拾い物
狩りが終わって、後片付けの時間になりました。
オオムジナはお肉にはしません。なので、持って帰りません。
尻尾だけ切り取って集めます。
それと、オオムジナが使っていた武器も集めるそうです。
「放っておくと、他のオオムジナが拾って使うかもしれないからね」
おお、次やその次の厄介さを下げるということですね。
「たまーに、形見や家宝なんかで探索願いが出てることもあるニャ」
「ああ、そうか、元は人から奪ったり、拾ったりしたものだったね」
ごすじんは、拾う前に武器に向かって手を合わせて目をつぶりました。
「オオムジナもヒツカキのように定期的な駆除作戦があるのかい?」
「うんニャ、こいつらは荒らして移動してを繰り返して、定住していないのニャ」
「では、見つかる度に合同作戦?」
「それも違うニャ、普段なら常駐のハンターで対処するニャ」
「今回は見つかった数が多かったから、合同作戦になったということか」
「そうニャ」
「どこから来るんだろうなぁ」
「いろいろ説はあるのニャ、確かめた奴はいないけどニャ」
「どんな説があるのかな?」
「大集団が、人の住む領域の外を年単位で移動してる説ニャ。で、増え過ぎたら枝分かれニャ」
「ふむ、そのうち一つが人の方へ来たと」
「次に、どこか遠くに本拠地がある説ニャ、そっからあぶれた連中が、人の領域に来るニャ」
「確かめるのは難しそうだ」
「それから、自分たちを率いる主を探してる説もあったニャー」
主というか、長がいても、あれではどうにもならないと思います。
「分からないからこそ、いろいろと考えられるんだろうね」
「そんなの考えても意味はないニャ。考えるなら、被害を減らす方法なのニャ」
「事前に防ぐのは難しそうだ……とりあえず、今はアフターケアだね」
ああ、私たちは元気ですが怪我をしてしまったハンターもいますね。
割り込みへの割り込みが上手くいっていたので、ひどい怪我はいないみたいです。
それでも、足をやられていて自分で歩けない人や、武器を持てない人を見かけます。
「手間かけさせちまってすまねえな……」
「なに言ってやがる。人間同士が助け合う、サマになるってもんだぜ」
「そうそう、当たった場所が悪かっただけだ。
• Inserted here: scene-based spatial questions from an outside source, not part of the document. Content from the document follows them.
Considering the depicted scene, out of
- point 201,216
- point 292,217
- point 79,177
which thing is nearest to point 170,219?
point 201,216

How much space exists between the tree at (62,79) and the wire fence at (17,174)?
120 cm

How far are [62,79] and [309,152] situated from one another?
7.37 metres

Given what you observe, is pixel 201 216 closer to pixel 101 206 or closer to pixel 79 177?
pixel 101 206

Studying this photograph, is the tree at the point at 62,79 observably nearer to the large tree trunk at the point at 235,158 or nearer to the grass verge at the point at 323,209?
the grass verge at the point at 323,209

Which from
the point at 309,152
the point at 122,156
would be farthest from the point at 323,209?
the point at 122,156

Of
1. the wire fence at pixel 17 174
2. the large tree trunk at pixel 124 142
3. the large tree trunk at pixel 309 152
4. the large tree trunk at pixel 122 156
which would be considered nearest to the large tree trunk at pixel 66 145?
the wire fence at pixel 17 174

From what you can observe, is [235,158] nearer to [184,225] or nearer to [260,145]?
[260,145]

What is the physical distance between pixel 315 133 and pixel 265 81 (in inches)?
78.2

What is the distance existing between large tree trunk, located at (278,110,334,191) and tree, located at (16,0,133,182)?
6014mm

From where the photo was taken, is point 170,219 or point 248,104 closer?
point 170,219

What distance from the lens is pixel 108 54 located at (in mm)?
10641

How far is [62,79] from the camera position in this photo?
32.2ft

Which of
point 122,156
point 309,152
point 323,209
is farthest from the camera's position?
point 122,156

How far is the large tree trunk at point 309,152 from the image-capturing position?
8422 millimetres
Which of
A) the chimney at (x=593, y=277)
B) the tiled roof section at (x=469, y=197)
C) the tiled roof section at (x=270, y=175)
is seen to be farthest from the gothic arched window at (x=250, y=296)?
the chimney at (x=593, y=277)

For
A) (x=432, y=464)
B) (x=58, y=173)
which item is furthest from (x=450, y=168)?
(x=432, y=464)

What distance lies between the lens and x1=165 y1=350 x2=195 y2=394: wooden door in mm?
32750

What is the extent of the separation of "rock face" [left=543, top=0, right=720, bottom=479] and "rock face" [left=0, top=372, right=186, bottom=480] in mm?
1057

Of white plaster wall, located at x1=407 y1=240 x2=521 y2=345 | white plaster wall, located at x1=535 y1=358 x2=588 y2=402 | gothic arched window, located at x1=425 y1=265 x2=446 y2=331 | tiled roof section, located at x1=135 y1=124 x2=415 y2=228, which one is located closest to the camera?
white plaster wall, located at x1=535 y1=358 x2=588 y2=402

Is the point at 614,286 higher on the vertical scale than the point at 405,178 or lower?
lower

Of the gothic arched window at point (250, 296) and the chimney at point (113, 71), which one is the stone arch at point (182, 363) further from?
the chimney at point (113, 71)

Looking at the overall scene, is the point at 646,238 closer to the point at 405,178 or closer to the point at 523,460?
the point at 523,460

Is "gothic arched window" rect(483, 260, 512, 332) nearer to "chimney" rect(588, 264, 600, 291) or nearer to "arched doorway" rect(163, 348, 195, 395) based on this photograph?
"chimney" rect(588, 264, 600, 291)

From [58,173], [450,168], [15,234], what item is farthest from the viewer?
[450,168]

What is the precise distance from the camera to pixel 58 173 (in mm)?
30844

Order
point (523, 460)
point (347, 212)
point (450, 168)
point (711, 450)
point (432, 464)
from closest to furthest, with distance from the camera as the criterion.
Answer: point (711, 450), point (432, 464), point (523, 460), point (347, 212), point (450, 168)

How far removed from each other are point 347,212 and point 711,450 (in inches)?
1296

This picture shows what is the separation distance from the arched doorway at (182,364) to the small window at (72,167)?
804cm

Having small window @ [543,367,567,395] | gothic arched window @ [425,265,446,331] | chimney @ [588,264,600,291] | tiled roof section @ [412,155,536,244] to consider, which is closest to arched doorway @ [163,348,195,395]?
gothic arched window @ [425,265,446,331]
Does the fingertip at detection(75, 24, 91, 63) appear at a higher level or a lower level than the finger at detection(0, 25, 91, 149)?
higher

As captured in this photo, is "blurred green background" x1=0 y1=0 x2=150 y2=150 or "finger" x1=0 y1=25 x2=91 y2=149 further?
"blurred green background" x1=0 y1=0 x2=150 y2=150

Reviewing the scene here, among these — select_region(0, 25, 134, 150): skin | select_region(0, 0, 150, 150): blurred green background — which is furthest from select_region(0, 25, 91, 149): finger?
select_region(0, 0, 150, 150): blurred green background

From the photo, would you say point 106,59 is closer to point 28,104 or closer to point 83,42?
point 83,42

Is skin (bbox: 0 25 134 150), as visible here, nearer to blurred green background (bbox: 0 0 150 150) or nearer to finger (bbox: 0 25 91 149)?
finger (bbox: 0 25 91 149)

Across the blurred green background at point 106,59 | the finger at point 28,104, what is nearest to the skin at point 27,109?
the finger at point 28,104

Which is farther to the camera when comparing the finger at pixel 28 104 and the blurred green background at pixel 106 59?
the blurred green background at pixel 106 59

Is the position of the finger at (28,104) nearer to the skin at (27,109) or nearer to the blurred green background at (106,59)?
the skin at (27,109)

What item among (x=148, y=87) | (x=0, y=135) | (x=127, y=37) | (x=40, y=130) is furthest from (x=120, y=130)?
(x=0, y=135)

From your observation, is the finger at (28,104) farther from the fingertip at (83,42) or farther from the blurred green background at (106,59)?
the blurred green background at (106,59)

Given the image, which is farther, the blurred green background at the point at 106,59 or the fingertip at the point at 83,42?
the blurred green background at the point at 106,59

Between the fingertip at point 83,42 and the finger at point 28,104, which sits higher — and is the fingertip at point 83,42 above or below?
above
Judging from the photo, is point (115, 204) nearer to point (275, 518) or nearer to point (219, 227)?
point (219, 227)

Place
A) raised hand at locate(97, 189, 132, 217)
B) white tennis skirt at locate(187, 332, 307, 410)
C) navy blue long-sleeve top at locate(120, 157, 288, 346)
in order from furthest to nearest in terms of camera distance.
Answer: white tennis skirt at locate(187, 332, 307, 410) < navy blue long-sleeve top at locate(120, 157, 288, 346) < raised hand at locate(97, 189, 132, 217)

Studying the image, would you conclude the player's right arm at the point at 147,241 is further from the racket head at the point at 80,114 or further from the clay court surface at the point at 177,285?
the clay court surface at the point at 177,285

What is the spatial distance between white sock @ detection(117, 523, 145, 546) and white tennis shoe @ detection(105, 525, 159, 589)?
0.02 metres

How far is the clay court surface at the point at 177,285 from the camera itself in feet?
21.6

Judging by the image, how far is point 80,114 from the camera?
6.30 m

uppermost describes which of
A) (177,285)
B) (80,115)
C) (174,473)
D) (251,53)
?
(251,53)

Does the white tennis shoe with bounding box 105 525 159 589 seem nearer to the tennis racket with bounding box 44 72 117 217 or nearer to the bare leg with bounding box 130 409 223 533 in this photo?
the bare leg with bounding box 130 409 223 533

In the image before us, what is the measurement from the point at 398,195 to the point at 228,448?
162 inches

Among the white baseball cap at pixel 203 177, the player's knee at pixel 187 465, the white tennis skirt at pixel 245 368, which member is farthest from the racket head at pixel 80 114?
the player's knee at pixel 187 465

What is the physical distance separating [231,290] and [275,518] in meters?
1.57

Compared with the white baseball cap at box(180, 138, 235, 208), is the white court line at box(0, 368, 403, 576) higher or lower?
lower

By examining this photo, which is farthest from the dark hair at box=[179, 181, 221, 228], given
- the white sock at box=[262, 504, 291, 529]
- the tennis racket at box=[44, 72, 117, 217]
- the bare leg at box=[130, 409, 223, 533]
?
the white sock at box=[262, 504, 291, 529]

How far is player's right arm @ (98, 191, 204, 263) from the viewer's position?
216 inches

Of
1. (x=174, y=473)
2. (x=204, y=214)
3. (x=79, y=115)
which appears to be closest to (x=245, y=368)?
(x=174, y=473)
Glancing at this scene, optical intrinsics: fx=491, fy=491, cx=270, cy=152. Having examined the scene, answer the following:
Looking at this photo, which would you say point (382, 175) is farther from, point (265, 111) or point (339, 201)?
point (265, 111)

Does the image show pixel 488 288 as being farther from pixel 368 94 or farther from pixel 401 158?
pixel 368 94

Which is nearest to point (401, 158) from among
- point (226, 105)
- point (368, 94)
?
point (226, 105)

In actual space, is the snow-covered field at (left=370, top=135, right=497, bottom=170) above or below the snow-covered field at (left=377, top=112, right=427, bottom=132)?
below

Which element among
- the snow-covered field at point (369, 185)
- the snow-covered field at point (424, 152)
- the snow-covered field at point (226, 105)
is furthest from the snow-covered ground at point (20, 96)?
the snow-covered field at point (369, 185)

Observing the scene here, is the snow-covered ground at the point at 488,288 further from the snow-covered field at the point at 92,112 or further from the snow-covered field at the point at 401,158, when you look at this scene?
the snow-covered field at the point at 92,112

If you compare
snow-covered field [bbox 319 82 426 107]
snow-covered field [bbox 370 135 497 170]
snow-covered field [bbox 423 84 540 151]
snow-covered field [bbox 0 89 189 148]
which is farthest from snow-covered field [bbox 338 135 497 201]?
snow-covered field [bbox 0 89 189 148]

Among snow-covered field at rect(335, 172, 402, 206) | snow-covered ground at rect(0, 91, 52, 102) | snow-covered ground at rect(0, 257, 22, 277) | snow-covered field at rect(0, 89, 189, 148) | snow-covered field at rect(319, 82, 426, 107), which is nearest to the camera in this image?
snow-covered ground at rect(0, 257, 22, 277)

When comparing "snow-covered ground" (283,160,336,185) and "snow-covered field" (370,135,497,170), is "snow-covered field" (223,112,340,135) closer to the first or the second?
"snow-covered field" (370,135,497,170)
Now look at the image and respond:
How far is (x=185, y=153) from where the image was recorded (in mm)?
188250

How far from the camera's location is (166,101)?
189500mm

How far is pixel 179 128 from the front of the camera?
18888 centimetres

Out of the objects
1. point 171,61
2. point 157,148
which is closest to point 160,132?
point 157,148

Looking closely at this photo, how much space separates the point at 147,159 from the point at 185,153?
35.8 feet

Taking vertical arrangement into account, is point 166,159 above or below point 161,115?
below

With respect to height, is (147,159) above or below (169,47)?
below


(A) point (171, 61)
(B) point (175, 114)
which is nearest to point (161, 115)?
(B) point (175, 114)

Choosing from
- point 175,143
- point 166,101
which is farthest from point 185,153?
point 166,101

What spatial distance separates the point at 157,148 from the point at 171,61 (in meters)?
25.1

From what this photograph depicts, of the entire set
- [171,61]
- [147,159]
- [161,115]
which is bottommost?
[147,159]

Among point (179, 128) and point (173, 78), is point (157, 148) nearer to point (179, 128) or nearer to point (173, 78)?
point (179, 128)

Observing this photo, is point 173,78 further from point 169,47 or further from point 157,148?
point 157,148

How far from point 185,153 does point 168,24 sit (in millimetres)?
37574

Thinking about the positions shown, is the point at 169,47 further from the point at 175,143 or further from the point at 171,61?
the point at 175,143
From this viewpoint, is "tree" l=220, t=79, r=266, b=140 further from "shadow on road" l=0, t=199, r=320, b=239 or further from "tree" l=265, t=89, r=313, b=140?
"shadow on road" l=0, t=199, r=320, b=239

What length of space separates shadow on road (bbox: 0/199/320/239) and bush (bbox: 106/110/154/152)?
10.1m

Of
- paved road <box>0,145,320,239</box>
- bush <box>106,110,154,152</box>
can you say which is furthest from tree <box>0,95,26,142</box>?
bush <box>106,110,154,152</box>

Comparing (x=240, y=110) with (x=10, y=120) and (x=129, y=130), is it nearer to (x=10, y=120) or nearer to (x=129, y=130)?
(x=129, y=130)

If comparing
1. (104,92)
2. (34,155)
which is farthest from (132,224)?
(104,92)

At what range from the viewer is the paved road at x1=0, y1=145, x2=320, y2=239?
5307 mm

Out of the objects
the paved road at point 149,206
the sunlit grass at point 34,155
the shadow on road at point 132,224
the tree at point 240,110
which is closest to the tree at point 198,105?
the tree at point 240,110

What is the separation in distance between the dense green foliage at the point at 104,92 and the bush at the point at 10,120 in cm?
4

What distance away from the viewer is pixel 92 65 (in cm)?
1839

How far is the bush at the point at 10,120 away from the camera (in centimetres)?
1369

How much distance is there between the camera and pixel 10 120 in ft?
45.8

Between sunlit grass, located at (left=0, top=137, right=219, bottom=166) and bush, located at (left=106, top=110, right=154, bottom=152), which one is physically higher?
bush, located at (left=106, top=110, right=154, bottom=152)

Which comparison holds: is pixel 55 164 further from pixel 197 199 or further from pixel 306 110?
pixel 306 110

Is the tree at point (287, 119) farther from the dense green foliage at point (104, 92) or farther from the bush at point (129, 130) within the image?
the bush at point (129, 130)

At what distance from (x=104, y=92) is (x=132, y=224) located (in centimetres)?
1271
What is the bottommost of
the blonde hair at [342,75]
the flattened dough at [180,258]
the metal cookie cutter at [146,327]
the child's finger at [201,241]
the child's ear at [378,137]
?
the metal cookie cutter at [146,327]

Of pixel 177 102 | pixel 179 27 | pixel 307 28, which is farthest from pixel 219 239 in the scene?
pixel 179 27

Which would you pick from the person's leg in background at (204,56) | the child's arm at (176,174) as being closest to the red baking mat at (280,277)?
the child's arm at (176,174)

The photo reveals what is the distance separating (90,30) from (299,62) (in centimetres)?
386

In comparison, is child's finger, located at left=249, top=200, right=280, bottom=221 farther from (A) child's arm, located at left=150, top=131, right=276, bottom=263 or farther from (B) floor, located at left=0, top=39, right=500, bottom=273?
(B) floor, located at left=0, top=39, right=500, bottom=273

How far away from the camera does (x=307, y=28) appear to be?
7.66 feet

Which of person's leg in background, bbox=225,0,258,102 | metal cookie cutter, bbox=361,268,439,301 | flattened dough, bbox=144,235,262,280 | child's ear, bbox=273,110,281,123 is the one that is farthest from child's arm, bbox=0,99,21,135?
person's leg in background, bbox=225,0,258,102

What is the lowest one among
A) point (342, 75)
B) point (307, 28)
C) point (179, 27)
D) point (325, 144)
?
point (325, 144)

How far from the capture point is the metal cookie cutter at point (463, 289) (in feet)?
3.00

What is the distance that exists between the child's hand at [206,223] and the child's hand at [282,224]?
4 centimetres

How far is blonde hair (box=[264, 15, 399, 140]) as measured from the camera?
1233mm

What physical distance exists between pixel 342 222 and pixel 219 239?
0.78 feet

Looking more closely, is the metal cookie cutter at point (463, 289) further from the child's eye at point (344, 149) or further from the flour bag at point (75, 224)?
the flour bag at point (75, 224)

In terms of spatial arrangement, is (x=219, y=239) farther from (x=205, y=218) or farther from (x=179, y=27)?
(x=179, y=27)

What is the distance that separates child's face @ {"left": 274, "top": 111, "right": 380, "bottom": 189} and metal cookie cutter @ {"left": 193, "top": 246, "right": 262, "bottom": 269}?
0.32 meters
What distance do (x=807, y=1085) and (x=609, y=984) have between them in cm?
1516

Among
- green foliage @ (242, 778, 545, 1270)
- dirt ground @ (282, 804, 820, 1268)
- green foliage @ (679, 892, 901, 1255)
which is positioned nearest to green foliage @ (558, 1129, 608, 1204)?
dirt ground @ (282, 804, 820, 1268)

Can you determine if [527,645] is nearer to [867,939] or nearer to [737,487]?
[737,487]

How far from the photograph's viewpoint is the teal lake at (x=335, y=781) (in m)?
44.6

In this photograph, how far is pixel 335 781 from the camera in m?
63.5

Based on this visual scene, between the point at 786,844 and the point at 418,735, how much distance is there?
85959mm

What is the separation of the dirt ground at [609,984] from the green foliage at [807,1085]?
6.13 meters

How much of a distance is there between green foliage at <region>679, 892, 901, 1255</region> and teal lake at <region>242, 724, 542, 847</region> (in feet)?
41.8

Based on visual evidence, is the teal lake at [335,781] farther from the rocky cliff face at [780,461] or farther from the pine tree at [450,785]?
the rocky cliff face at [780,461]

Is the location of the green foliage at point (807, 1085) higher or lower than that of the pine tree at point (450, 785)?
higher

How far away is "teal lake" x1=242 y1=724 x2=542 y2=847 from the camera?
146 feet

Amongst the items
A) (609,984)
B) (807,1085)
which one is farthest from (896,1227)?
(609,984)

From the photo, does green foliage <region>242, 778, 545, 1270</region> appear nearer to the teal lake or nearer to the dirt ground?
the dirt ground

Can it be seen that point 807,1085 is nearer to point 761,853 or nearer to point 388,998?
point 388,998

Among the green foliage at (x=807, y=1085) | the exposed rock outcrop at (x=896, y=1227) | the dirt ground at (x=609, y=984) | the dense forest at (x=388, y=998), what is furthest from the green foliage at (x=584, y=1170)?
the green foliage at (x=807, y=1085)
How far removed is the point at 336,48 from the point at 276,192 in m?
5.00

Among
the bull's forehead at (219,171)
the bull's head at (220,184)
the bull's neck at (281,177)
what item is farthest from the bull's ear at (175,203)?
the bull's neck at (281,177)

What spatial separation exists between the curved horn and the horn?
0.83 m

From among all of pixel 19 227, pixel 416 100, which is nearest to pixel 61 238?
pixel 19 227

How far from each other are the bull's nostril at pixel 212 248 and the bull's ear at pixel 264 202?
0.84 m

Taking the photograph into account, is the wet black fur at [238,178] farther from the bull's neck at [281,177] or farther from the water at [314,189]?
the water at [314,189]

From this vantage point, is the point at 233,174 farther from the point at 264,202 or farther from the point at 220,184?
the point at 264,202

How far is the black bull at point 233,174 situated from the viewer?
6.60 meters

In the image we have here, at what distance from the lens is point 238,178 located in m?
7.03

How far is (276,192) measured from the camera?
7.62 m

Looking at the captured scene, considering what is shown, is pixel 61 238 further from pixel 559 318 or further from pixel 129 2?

ちゃんと働いてたじゃねーか」
「俺、バキューン膏持ってるからよ、戻ったら使わせてやるよ」
んん?なんだかハンターが、みんなちょっと優しくなっています。
「なんニャ?あいつら全員で同じ飯でも食ったのニャ?」
肩を貸したり、手を引いたりして、怪我した人を手伝っています。
「他に共同作戦やったとき、あんなことはやってニャーのニャ」
よくわかりませんが、みんな無事に戻れそうですね。
戻ったらごはんを食べて、ゆっくり休むのです。
「それより見たかニャ?ニャーも鉤手甲、使いこなしてたニャ?ニャ?」
あ、やっぱりゆっくりできないかもしれません。
埋めて帰りますか?
「あれ、これは何だろう?」
武器を拾っていたごすじんが、違うものを見つけました。
「でっかい、たまご?」
いえ、たまごにしては細長いような気がします。
私の覚え違いでしょうか。
「なんちゅうことを……」
ごすじんがニャーの人に顔を向けると、ニャーの人がびっくりしています。
「それはたぶん鱗人の卵ニャ、形からして蛇系ニャ」
「りんじん?」
「見たことないニャ?獣人とは別の系統の人間ニャ。毛皮じゃなくて鱗が生えてるニャ」
「オオムジナがどこかの集落から盗み出した?」
「滅ぼして搔っ攫ったのかもニャア……普通は厳重に保護されるのニャ、赤んぼと同じニャ」
「それなら、丁寧に弔ってあげないといけないね……」
ごすじんがたまごを埋めるためなのか、穴を掘っていますが、待ってください。
「それ、生きてる。まだ」
ごすじんは、たまごを持って他のハンターが集まっているところへ向かいました。
こういう場合の掟がわからないので、みんなに相談するのだそうです。
それにしても、たまごから生まれてくるヒトもいるのですね。
不思議です。
あれ?ハンターたちが慌て始めましたよ。